** EXERCISE REQUIREMENTS **
Copy out each line of the data holding "frame".

** DATA TO EXAMINE **
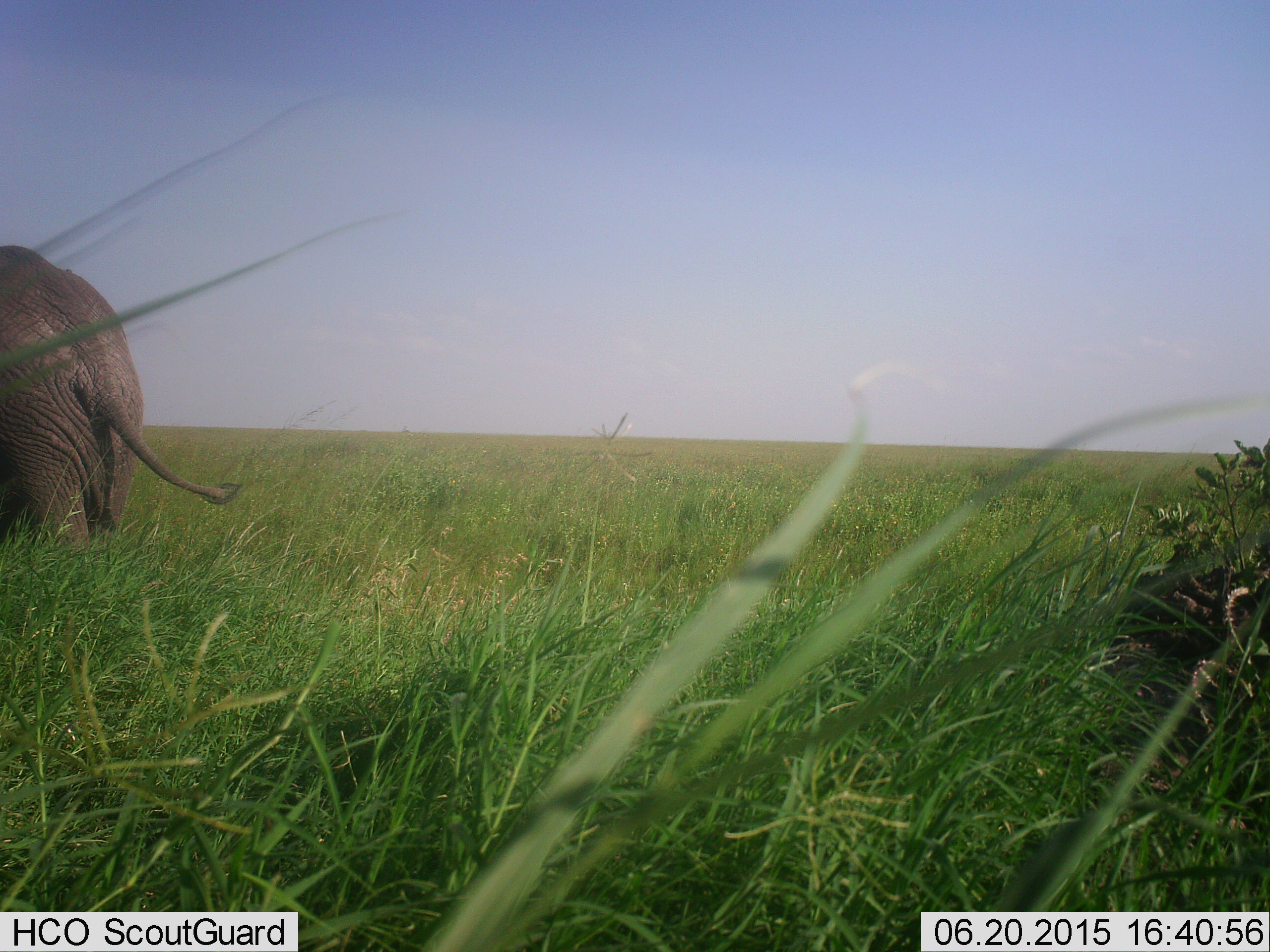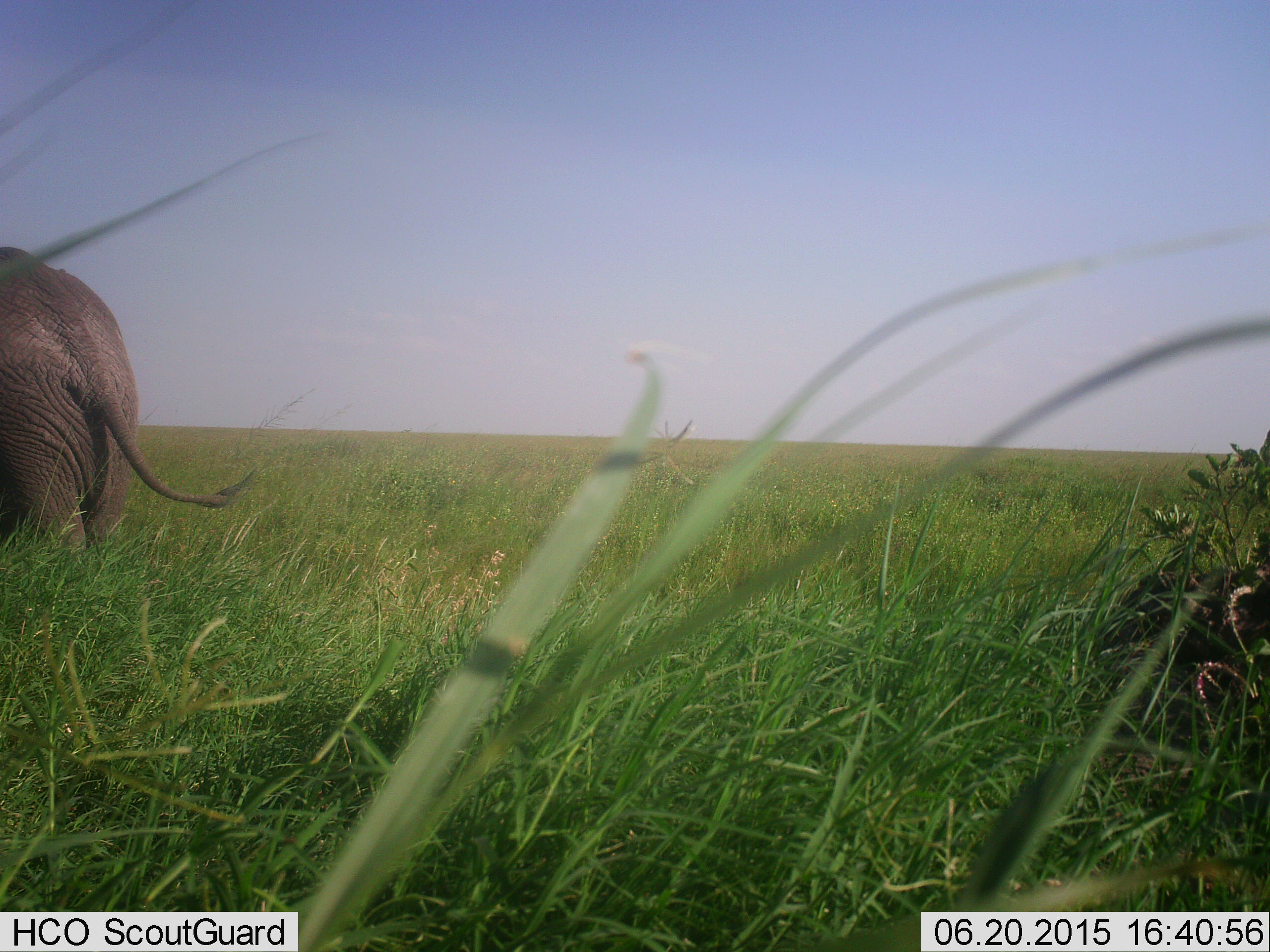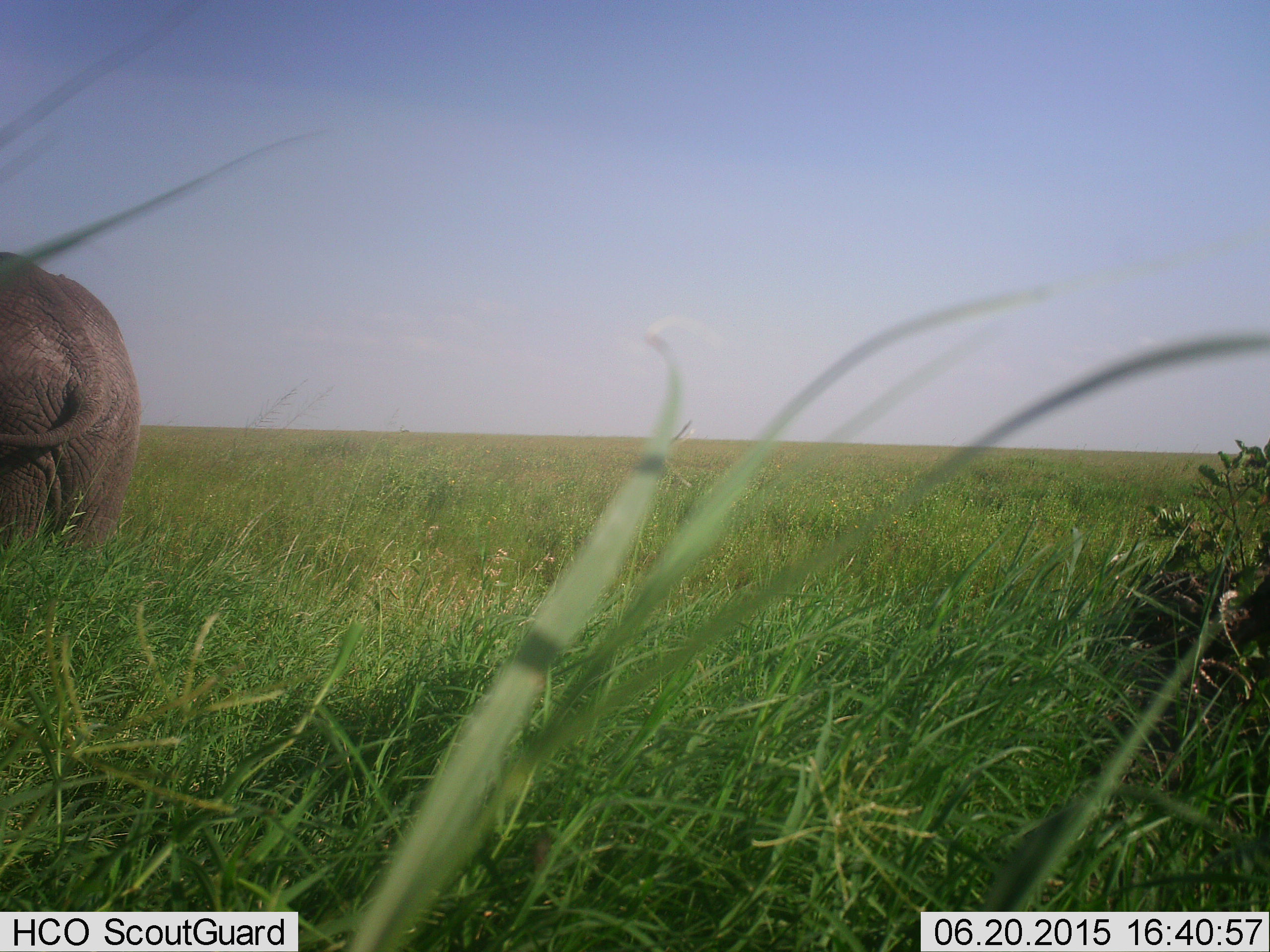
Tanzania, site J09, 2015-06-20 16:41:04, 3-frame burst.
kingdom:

--

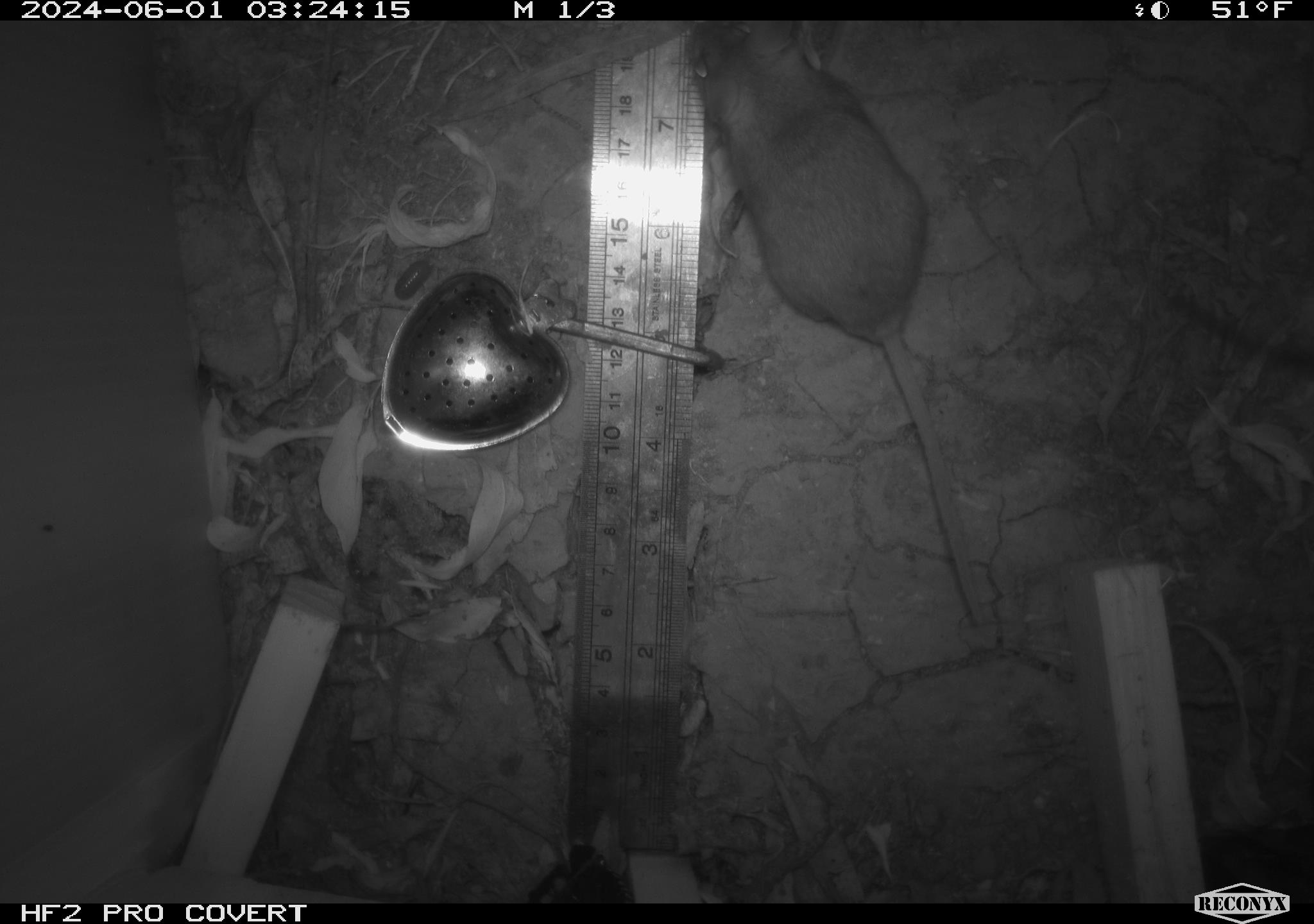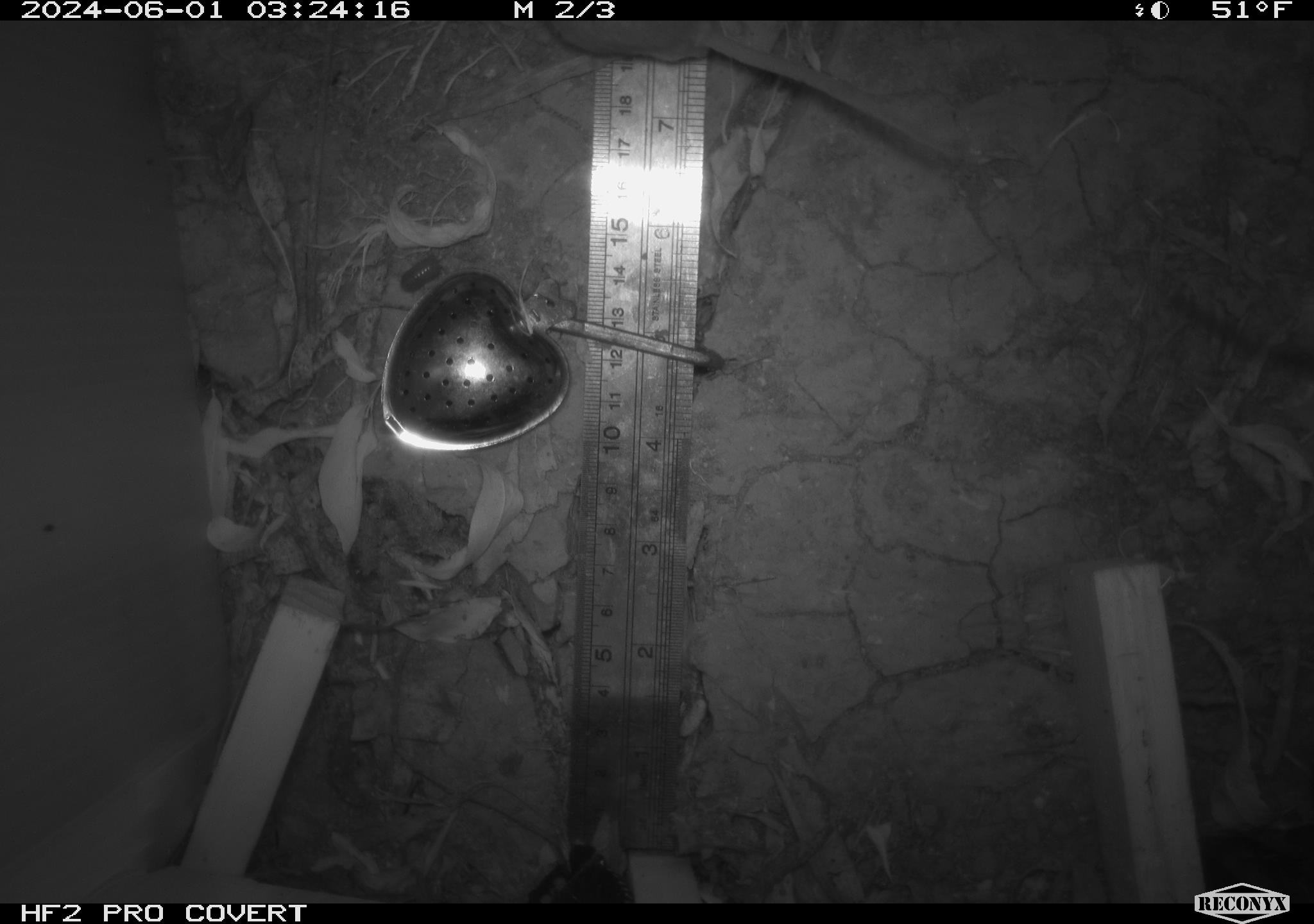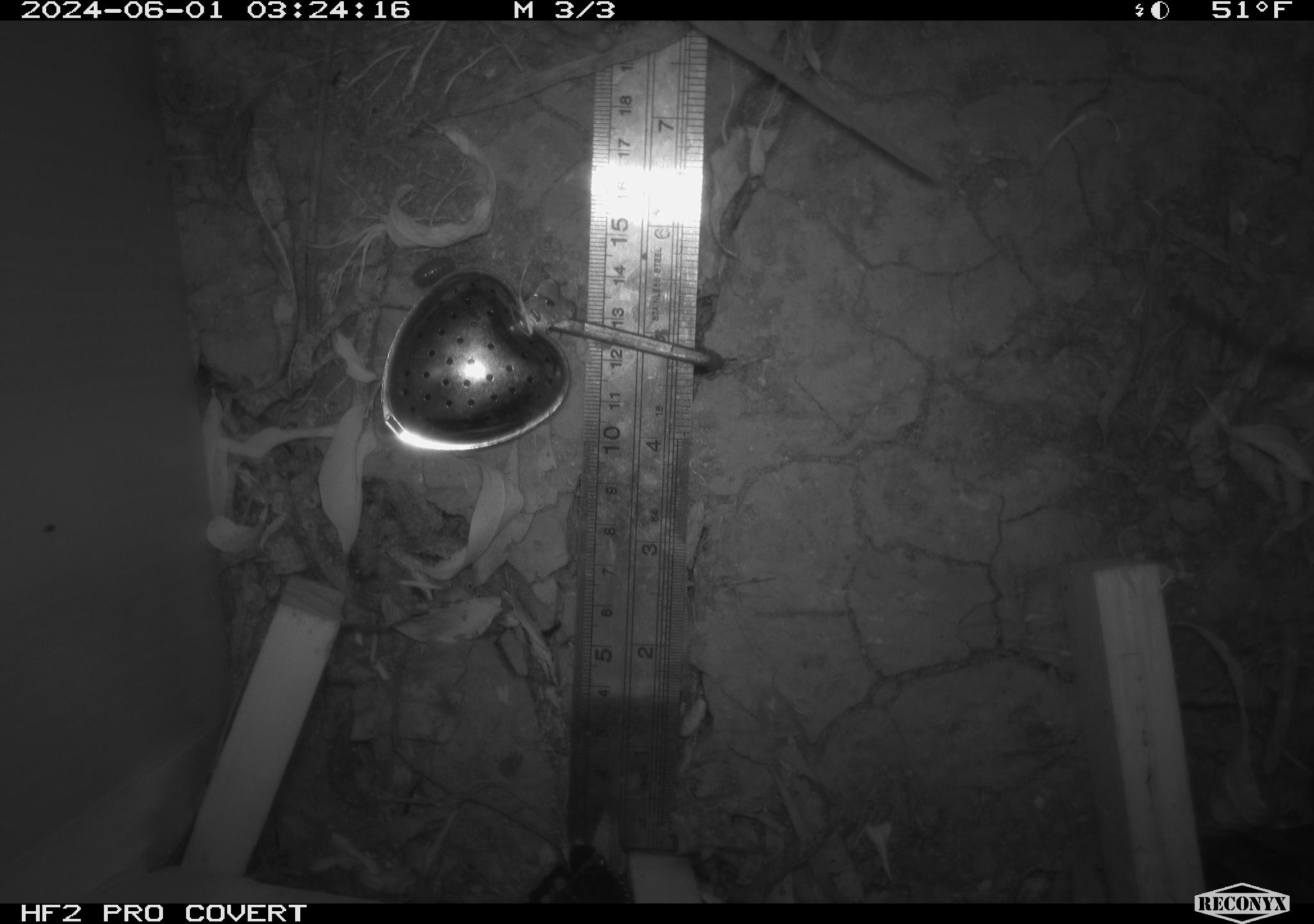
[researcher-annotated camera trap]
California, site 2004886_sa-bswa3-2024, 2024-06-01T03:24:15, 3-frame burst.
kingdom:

** REPLY **
Tanzania, site J09, 2015-06-20 16:41:04, 3-frame burst.
California, site 2004886_sa-bswa3-2024, 2024-06-01T03:24:15, 3-frame burst.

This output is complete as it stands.